-- BEGIN DATA FOR THE TASK --

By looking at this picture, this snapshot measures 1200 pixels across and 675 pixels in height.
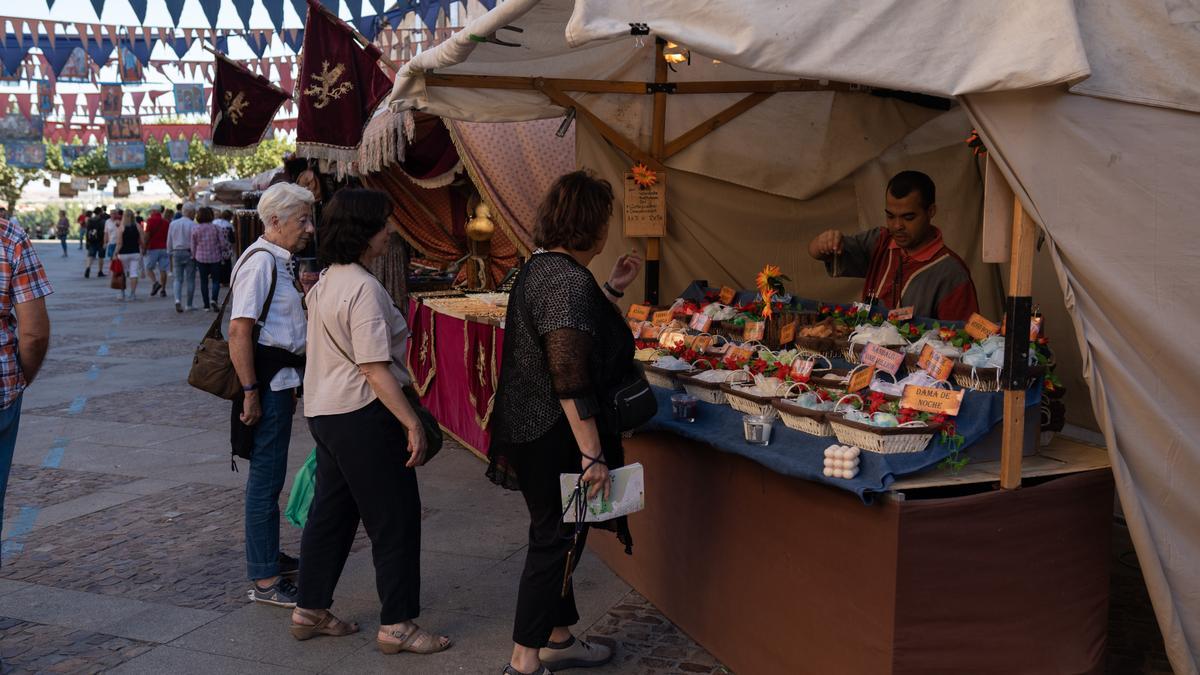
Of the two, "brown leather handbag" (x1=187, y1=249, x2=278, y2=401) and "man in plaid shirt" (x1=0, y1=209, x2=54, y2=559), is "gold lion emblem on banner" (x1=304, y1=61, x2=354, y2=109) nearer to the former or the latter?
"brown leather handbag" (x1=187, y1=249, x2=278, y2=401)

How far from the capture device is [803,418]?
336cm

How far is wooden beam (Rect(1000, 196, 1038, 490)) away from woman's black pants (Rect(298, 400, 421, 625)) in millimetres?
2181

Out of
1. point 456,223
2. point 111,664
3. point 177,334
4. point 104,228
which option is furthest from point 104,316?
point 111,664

-- END DATA FOR THE TASK --
-- BEGIN DATA FOR THE TASK --

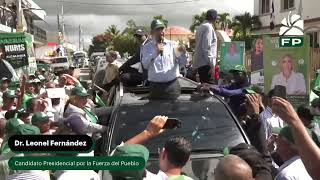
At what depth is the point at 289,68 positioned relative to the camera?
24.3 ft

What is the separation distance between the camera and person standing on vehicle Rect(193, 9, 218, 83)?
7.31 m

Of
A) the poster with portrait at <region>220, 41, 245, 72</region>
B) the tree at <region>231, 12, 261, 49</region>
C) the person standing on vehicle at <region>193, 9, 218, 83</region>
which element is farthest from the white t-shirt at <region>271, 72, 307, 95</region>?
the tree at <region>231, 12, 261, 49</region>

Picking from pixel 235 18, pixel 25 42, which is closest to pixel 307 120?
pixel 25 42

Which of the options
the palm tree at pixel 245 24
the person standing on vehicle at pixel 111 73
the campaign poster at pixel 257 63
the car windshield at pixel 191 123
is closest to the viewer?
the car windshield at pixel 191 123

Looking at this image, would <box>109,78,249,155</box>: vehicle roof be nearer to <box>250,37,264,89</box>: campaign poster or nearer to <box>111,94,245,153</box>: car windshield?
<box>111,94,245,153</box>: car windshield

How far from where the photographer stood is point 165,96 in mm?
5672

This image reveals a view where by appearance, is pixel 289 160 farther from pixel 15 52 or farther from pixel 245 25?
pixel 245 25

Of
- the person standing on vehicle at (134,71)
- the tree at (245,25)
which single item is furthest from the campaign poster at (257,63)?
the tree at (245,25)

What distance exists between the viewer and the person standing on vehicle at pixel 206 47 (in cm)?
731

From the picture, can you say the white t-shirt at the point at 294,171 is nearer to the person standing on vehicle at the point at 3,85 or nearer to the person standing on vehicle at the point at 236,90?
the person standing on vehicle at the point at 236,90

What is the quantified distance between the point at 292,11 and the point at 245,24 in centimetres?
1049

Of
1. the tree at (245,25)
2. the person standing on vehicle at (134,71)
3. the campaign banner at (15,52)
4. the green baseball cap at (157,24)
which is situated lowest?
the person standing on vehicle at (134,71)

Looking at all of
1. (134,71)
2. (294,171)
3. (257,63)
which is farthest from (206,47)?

-- END DATA FOR THE TASK --
-- BEGIN DATA FOR THE TASK --

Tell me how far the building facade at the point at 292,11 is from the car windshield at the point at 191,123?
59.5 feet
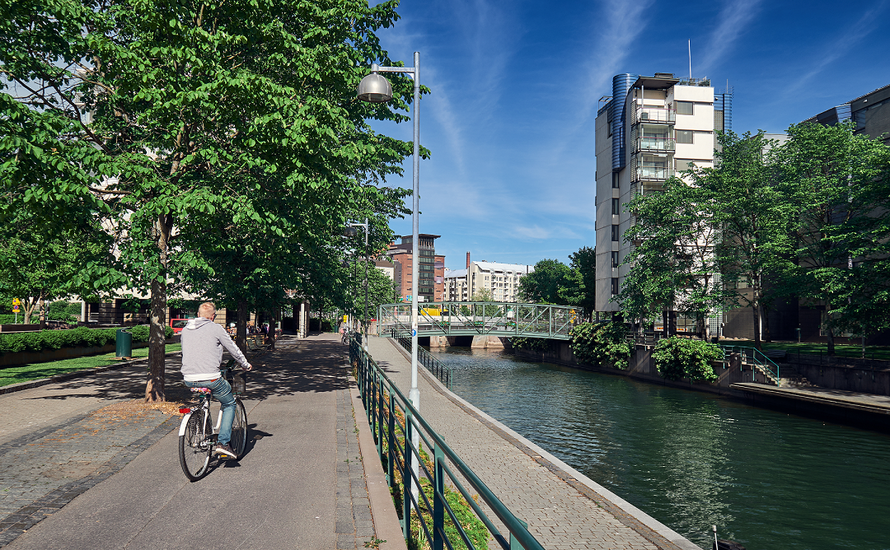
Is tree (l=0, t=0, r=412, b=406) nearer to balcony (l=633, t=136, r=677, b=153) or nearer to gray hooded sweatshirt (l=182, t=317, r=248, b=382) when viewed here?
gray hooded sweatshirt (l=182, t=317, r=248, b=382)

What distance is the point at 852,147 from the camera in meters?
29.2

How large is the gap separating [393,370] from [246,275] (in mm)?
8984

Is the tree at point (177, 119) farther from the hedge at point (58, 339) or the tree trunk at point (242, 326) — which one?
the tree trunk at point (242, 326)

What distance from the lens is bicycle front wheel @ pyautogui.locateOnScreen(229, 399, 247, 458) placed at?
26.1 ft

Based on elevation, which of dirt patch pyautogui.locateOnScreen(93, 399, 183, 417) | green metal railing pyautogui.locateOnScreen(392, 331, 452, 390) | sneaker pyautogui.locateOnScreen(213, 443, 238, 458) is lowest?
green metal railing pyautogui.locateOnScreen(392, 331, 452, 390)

-- END DATA FOR THE TASK --

■ **TO BE DONE**
Copy the listing word for word from the line containing "From the picture, can" to the line containing "which is farthest from (206,47)?", both lines included.

■ **EXERCISE RESULT**
From the picture, can you say the white t-shirt at the point at 294,171 is nearer to the person standing on vehicle at the point at 3,85 or nearer to the person standing on vehicle at the point at 236,90?
the person standing on vehicle at the point at 236,90

What is the quantified distance between the point at 292,11 and the point at 245,24 in centimetres?
1049

Of
1. the tree at (245,25)
2. the person standing on vehicle at (134,71)
3. the campaign banner at (15,52)
4. the green baseball cap at (157,24)
which is situated lowest?
the person standing on vehicle at (134,71)

Looking at all of
1. (134,71)
2. (294,171)
3. (257,63)
which is farthest from (206,47)?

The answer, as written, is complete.